#### Instructions
(a) In the passage about Jin Chae-seon, how old was she when the pansori patron Shin Jae-hyo discovered her?
(b) Copy the part of the Jin Chae-seon passage that begins at "The Daewongun appreciated" and stops after "Chunhyangga and Shimcheongga.", changing "court singer" to "palace singer".

*** Document passage ***

Jin Chae-seon (born 1842 or 1847) was a Korean pansori singer, widely regarded as the first female master of a male dominated genre, although she was probably not the first woman to perform pansori, as gisaeng courtesans might have performed it before her. She was a master of performing Chunhyangga and Simcheongga.

==Life and career==
Jin was born in Mujang-myeon, Gochang County in North Jeolla province, as the daughter of a female shaman. She had a talent for singing since her childhood, becoming good at Jeongak. She was discovered by pansori patron Shin Jae-hyo at the age of 17 and learnt pansori singing and performance at his school. He took her in as his student despite the social stigma that did not allow women to perform pansori at the time. At age 22, she was sent by Shin to perform at Nakseongyeon in Gyeonghoeru Pavilion, Gyeongbok Palace, where a celebratory dinner took place, disguised as a man. There she caught the attention of Heungseon Daewongun (the father of Gojong of Korea).

The Daewongun appreciated Jin's singing talent and kept her at the palace as a court singer. According to the Doosan Encyclopedia, Jin became the Daewongun's concubine, as well. She became best known for singing Chunhyangga and Shimcheongga.

Shin became devastated at the loss of his student, for whom he had romantic feelings. He dedicated a pansori to her, titled The song of the Peach Blossom. When the Daewongun fell out of power, Jin returned to her already ill mentor and stayed by his side until his death. After Shin's passing in 1884, she disappeared without a trace. But it is also said that Empress Myeongseong might have killed her or that Jin might have fled to China and lived a quiet life then on. Neither the date nor the place of her death is known.

==In media==
- Portrayed by Bae Suzy in the 2015 film The Sound of a Flower.

*** Source information ***

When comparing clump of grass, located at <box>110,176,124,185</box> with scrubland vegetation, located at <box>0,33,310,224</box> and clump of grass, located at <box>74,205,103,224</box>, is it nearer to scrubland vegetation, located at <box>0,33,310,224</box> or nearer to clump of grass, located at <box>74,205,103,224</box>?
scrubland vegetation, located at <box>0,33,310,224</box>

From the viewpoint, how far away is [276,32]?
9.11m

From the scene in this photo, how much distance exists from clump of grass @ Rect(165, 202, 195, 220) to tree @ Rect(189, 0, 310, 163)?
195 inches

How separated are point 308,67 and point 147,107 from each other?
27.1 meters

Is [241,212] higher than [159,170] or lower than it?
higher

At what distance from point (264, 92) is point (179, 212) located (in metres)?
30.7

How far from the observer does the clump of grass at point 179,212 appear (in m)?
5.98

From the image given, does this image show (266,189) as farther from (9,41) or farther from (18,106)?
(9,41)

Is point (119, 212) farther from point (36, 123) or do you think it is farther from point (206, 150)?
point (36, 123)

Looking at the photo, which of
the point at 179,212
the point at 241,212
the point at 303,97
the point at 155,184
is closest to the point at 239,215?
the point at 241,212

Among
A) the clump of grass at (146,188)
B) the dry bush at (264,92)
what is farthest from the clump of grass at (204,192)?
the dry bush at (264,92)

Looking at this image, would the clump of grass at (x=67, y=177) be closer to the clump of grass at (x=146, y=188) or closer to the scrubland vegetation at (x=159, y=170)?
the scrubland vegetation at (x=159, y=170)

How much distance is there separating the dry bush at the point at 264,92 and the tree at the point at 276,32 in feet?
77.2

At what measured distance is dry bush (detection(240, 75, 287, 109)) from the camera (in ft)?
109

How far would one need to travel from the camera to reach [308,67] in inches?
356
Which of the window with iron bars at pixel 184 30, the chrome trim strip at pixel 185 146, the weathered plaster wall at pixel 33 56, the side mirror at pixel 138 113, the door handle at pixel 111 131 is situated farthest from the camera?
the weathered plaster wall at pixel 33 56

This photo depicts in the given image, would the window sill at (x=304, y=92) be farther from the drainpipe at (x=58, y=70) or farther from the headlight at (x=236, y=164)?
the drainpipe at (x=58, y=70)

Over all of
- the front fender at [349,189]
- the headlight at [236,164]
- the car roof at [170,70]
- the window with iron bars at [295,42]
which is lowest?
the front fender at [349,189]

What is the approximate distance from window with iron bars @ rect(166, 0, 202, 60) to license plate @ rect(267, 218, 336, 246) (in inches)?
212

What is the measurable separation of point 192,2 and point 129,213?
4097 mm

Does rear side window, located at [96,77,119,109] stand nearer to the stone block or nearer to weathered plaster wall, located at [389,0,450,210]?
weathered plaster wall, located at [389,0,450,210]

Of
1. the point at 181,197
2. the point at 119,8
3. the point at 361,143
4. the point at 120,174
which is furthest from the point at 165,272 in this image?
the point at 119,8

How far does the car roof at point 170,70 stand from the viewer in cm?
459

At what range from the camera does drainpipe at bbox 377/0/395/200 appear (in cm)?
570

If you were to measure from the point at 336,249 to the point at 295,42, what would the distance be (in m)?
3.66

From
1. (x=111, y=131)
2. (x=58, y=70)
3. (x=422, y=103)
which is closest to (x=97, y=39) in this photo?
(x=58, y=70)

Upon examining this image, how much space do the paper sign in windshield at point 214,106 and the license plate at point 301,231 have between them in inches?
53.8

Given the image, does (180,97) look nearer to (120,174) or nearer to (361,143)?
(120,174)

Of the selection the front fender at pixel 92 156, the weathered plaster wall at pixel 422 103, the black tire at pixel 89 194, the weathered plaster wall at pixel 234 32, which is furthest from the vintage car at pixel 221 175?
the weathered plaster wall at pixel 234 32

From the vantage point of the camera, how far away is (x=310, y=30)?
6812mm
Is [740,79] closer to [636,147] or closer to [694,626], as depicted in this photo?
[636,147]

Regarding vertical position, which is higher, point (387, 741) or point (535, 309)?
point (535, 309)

***

#### Answers below
(a) 17

(b)
The Daewongun appreciated Jin's singing talent and kept her at the palace as a palace singer. According to the Doosan Encyclopedia, Jin became the Daewongun's concubine, as well. She became best known for singing Chunhyangga and Shimcheongga.